Commission d'indemnisation des victimes d'infractions (CIVI)

Contexte

La Commission d'indemnisation des victimes d'infraction (CIVI) permet aux victimes d'infraction pénale d'être totalement ou partiellement indemnisées, quelles que soient leurs ressources, selon le type d'infraction dont elles ont été victimes.

L'indemnisation couvre les frais engendrés par l'infraction (frais médicaux, éventuelles pertes de revenus, etc.) qui ne sont pas compensés par d'autres indemnités (assurance maladie, etc.).
 

Législation

Conditions

Si l'infraction a été commise en France, peuvent être indemnisés : les personnes de nationalité française, les ressortissants européens et les personnes étrangères en situation régulière.
Vous avez 3 ans à compter de la date de l'infraction pour saisir cette commission. Si une procédure a été engagée devant une juridiction pénale, le délai est d'un an à compter de la dernière décision de justice.
Ces délais peuvent être allongés en cas de motif légitime.
 

Nature et gravité du préjudice

La réparation intégrale des dommages est possible :

  • si l'infraction est un viol, une agression sexuelle ou une atteinte sexuelle sur mineur-e de moins de 15 ans ;
  • si l'infraction a pour conséquence le décès de la victime, une incapacité permanente ou une incapacité totale de travail égale ou supérieure à 1 mois.

L'indemnisation est plafonnée :

  • si l'infraction a pour conséquence une incapacité totale de travail inférieure à 1 mois ;
  • si l'infraction est une atteinte légère à la personne, un vol, une escroquerie, un abus de confiance, une extorsion de fonds, la destruction, la dégradation ou la détérioration d'un bien.

 

Marche à suivre

La demande d'indemnisation se fait par lettre recommandée avec avis de réception auprès de la CIVI, au tribunal de grande instance dont dépend votre domicile ou qui a jugé pénalement l'infraction. L'assistance d'un-e avocat-e n'est pas obligatoire.

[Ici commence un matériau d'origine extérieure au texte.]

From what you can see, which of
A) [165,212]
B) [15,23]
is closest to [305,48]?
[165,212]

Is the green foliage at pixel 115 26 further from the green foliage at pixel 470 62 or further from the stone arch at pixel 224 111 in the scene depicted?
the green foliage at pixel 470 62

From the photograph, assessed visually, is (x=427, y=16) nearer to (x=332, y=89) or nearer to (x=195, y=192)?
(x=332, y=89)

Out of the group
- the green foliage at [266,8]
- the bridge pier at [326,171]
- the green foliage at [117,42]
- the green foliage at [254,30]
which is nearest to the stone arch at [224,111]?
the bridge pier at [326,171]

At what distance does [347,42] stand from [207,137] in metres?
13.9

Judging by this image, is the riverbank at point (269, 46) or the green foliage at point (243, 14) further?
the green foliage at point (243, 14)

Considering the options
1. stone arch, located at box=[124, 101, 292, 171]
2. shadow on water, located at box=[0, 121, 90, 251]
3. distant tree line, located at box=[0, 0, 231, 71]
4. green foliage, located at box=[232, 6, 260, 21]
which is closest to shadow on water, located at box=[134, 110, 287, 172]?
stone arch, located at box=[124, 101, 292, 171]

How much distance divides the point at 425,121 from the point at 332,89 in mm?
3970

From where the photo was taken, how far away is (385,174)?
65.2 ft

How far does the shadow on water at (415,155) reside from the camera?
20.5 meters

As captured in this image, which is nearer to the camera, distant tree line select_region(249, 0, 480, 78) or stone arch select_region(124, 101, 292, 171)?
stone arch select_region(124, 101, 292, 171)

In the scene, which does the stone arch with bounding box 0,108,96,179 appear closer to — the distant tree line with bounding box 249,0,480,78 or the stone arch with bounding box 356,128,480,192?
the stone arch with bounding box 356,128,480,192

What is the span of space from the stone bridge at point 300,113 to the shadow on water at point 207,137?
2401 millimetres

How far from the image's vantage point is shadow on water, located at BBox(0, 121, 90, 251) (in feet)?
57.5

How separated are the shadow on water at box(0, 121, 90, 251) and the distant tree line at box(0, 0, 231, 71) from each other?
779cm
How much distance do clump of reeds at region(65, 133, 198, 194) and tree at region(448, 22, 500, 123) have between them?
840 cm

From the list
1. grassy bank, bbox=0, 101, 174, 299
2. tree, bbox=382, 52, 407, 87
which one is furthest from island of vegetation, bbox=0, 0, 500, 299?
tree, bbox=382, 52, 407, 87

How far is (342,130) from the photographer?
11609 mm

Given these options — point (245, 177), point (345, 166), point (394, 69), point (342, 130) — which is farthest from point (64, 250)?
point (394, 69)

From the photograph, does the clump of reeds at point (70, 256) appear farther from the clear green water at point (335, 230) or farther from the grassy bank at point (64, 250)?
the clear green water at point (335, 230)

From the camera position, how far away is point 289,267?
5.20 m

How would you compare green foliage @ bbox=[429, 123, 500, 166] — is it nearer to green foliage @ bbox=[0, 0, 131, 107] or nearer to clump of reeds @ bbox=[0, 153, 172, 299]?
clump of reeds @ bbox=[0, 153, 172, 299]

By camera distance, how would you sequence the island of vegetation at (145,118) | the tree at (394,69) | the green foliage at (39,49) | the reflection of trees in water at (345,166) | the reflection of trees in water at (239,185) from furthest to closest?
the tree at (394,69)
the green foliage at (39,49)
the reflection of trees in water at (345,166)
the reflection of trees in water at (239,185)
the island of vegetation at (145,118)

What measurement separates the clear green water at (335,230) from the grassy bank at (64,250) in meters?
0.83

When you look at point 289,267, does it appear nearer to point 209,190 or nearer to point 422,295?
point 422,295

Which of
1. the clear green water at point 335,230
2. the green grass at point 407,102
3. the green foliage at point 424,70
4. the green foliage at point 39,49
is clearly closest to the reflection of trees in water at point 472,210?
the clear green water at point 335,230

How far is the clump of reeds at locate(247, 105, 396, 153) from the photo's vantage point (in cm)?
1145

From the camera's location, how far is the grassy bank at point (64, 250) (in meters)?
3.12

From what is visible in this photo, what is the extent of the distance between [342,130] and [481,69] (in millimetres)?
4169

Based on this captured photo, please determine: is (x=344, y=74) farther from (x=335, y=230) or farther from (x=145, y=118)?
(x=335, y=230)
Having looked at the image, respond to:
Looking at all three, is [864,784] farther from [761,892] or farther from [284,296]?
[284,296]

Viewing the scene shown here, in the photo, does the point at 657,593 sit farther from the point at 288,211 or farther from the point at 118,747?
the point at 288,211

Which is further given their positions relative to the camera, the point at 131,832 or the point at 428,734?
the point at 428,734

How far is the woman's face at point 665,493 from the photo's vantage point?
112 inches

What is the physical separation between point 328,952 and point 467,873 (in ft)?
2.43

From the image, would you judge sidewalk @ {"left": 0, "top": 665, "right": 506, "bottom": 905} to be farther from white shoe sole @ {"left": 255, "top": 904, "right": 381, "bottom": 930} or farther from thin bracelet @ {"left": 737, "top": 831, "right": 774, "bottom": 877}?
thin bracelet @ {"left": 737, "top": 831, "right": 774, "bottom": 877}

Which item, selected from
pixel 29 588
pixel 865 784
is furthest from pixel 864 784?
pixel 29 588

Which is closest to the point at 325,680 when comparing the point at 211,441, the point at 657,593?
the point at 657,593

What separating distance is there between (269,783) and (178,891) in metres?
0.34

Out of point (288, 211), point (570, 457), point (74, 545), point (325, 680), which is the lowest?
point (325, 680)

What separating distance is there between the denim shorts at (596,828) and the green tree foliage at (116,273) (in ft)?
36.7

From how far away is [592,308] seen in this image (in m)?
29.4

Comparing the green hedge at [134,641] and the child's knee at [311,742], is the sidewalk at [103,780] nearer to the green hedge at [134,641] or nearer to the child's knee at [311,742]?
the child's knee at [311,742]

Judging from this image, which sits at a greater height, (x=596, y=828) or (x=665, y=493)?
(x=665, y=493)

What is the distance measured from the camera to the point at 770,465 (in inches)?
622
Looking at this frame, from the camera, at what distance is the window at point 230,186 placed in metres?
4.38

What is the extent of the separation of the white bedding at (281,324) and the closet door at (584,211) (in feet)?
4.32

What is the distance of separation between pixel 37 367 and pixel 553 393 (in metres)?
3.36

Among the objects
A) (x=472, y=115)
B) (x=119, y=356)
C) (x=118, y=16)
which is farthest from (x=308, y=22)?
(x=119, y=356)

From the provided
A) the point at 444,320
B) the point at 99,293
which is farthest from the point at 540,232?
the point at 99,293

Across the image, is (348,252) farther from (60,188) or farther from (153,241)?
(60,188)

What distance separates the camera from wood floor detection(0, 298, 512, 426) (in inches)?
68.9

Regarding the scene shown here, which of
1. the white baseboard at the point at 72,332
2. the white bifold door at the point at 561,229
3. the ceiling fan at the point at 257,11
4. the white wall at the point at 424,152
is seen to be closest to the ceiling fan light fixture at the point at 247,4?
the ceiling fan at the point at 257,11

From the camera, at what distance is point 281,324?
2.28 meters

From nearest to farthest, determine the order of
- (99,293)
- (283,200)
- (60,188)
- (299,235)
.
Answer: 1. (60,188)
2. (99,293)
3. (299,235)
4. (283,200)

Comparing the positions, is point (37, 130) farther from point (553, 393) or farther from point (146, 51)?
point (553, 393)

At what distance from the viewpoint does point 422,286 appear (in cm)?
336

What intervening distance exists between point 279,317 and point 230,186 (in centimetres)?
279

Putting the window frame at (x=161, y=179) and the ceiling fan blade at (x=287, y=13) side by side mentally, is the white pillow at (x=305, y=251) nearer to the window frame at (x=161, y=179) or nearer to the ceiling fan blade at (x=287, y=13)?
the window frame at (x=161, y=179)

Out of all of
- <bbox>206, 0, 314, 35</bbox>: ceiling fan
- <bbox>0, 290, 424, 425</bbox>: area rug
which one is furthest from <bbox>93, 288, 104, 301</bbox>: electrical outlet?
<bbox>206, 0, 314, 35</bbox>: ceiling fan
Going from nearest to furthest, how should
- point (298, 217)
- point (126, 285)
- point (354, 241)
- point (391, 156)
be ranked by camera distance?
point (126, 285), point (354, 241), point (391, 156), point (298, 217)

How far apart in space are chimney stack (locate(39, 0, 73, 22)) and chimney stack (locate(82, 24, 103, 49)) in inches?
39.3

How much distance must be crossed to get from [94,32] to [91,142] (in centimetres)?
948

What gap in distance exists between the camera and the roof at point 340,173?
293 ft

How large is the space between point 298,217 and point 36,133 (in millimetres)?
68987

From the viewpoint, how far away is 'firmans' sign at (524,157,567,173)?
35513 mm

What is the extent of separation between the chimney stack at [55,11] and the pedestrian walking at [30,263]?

La requête doit être envoyée par la victime, son représentant ou son avocat-e. Elle doit contenir plusieurs renseignements et être assortie de pièces justificatives (un formulaire spécifique est disponible sur http://www.vos-droits.justice.gouv.fr ).

La requête est ensuite transmise au Fonds de garantie des victimes des actes de terrorisme et d'autres infractions (FGTI) qui présente une offre d'indemnisation dans les deux mois ou un refus motivé.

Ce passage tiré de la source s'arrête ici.